EXERCISE PROMPT ::
Return every line of the data below that includes the string "site".

Items from a dataset:
* * *
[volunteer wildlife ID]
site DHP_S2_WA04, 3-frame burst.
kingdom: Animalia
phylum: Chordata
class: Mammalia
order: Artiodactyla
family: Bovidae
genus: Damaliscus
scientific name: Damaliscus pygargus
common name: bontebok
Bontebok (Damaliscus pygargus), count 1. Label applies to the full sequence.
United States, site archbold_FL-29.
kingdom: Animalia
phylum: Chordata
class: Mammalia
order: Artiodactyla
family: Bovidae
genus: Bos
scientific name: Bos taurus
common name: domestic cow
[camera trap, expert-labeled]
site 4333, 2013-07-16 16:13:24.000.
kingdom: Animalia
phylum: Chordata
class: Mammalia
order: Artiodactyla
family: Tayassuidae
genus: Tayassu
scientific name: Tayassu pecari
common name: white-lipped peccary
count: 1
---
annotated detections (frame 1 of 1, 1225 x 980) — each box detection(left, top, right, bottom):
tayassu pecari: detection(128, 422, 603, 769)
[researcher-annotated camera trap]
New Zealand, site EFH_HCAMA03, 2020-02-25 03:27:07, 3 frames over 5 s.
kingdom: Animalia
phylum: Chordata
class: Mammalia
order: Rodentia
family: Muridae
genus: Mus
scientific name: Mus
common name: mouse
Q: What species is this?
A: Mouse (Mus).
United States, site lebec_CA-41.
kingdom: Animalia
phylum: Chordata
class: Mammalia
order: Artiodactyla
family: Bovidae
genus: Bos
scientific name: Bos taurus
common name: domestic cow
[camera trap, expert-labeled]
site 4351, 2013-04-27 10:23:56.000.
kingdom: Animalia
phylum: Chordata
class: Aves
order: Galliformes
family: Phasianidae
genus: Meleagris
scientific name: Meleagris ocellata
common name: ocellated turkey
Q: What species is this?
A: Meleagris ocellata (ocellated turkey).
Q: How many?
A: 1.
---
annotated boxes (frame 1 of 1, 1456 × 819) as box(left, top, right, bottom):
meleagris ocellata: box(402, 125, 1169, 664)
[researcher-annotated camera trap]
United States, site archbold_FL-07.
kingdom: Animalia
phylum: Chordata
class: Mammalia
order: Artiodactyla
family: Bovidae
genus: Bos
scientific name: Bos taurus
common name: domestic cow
* * *
TASK RESULT ::
site DHP_S2_WA04, 3-frame burst.
United States, site archbold_FL-29.
site 4333, 2013-07-16 16:13:24.000.
New Zealand, site EFH_HCAMA03, 2020-02-25 03:27:07, 3 frames over 5 s.
United States, site lebec_CA-41.
site 4351, 2013-04-27 10:23:56.000.
United States, site archbold_FL-07.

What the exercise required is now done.